- [DATASET EXTRACT]:
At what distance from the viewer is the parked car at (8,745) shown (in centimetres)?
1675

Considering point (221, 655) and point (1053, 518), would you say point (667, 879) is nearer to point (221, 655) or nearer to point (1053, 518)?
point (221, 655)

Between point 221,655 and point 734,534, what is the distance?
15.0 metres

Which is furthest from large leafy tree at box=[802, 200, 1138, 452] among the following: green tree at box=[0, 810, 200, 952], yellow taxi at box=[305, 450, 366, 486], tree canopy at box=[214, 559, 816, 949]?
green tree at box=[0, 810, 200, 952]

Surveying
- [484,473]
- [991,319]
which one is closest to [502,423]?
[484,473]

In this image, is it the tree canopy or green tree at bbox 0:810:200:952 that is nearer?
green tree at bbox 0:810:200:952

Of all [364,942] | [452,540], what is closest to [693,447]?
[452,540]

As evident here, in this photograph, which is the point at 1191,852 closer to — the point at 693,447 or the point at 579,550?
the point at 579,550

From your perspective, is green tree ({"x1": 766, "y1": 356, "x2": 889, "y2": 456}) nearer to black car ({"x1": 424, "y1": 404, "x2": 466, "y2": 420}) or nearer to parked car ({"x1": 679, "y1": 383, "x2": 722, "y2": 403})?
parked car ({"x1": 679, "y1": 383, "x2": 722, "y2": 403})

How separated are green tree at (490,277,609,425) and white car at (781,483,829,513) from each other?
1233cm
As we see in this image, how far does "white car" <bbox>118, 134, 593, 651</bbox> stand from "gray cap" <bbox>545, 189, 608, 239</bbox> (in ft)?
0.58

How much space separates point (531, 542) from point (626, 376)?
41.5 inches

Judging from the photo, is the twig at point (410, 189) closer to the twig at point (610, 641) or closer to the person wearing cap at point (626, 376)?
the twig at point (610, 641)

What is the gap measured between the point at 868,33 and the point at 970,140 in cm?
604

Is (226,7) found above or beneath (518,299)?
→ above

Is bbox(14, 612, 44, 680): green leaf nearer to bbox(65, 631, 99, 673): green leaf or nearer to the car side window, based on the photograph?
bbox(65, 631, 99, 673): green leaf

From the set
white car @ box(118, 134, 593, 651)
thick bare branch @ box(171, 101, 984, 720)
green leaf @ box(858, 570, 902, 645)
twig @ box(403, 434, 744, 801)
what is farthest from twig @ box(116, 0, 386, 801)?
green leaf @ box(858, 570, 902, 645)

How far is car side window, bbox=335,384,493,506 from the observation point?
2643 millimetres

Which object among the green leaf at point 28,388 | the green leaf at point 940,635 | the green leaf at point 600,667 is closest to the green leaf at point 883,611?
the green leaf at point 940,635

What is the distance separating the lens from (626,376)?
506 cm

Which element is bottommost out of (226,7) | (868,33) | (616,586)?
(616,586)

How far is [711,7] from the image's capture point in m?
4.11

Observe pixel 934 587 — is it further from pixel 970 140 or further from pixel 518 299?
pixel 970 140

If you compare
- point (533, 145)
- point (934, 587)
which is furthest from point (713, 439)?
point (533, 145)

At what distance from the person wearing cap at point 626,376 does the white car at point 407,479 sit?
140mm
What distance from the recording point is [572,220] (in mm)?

- [THE EXERCISE]: Write out again, word for word, the part of the records above that opens with the line containing "Is bbox(14, 612, 44, 680): green" and runs through the end of the records, both ends included.

- [CORRECT RESPONSE]:
Is bbox(14, 612, 44, 680): green leaf nearer to bbox(65, 631, 99, 673): green leaf or nearer to the car side window, based on the photograph?
bbox(65, 631, 99, 673): green leaf

From the set
white car @ box(118, 134, 593, 651)
thick bare branch @ box(171, 101, 984, 720)
green leaf @ box(858, 570, 902, 645)
twig @ box(403, 434, 744, 801)
what is farthest from twig @ box(116, 0, 386, 801)?
green leaf @ box(858, 570, 902, 645)

How far is car side window, bbox=335,384,493,506 from the observation point?
2643 millimetres

Which object among the green leaf at point 28,388 | the green leaf at point 940,635 | the green leaf at point 600,667 is closest to the green leaf at point 883,611?
the green leaf at point 940,635

What is the distance separating the lens from (626,376)?
506 cm

Which element is bottommost out of (226,7) | (868,33) | (616,586)?
(616,586)

How far is [711,7] from the image's capture point in m?
4.11

Observe pixel 934 587 — is it further from pixel 970 140 or further from pixel 518 299?
pixel 970 140

If you compare
- point (533, 145)
- point (934, 587)
which is furthest from point (713, 439)?
point (533, 145)

At what distance from the person wearing cap at point 626,376 does the white car at point 407,479 sit?
140mm
What distance from the recording point is [572,220] (in mm)?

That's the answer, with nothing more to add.